Apalagi Rinai sedang tersenyum kikuk sambil menggaruk tengkuknya yang tak gatal setelah meneguk jus yang belum bertuan.

"Nama gue Malam Algebra, Lo bisa panggil gue Mal, Malam, Al, Gebra. Asal jangan panggil gue Gege sama Rara aja."

"Gue panggil Bang Al aja kali ya?" usul Rinai yang langsung dibalas dengan anggukan semangat sekaligus senyum seribu Watt dari Malam.

"Wah curang, dia dipanggil bang sama Lo.

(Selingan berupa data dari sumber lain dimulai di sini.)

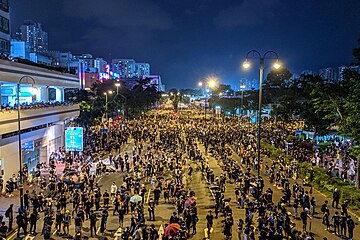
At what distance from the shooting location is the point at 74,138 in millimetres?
29094

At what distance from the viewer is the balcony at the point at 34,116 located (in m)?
23.9

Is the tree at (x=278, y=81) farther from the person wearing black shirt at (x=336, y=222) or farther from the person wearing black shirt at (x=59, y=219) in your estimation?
the person wearing black shirt at (x=59, y=219)

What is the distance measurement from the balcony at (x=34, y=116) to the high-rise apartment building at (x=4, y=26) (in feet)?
26.5

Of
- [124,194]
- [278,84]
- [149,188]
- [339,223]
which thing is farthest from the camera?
[278,84]

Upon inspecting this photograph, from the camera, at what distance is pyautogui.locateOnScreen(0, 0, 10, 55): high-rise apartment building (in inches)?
1429

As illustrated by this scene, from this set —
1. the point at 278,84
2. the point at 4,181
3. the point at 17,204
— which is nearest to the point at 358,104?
the point at 17,204

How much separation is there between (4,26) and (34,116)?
45.7 feet

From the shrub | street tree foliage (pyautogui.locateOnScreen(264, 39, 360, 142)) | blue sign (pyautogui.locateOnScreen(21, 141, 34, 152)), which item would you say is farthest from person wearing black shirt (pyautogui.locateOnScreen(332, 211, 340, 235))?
blue sign (pyautogui.locateOnScreen(21, 141, 34, 152))

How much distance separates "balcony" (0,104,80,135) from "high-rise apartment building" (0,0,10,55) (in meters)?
8.09

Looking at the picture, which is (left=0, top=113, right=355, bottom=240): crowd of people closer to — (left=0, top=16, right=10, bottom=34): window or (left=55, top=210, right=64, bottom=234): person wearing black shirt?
(left=55, top=210, right=64, bottom=234): person wearing black shirt

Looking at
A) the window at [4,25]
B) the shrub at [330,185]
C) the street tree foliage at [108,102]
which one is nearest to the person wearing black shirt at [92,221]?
the shrub at [330,185]

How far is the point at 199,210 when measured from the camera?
18.8 metres

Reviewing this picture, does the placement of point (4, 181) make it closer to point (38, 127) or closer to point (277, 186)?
point (38, 127)

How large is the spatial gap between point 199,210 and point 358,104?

Tapi kita nggak." protes salah satu teman Malam, Orion namanya.

Rinai menyengir kuda, "Hehe, soalnya chemistry Bang Al nggak terelakkan."

"Boleh." Malam mengacak puncak kepala Rinai yang mengundang deheman keras.

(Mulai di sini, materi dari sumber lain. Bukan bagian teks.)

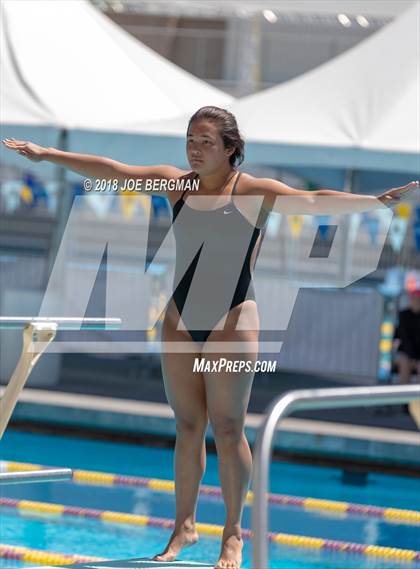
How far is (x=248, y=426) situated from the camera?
31.0ft

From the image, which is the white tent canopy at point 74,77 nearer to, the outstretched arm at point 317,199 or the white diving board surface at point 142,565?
the outstretched arm at point 317,199

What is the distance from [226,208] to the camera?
4.30 m

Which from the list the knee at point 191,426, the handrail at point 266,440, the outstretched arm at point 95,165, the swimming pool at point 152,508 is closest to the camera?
the handrail at point 266,440

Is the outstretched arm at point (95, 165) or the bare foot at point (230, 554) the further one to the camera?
the outstretched arm at point (95, 165)

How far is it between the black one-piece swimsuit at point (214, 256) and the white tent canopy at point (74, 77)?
6313 millimetres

Bukan hanya Rain yang berdehem, tapi Langit yang baru datang juga berdehem sambil menatap mereka berdua dengan datar.

"Wah, ada yang jeles nih." celetuk seorang cowok yang seragamnya tak dikancingkan, menampakkan kaos hitam polos. Namanya Siang Mahdavi, yang kerap disapa dengan Dav.

Langit hanya mendengus lalu meneguk minuman yang entah milik siapa.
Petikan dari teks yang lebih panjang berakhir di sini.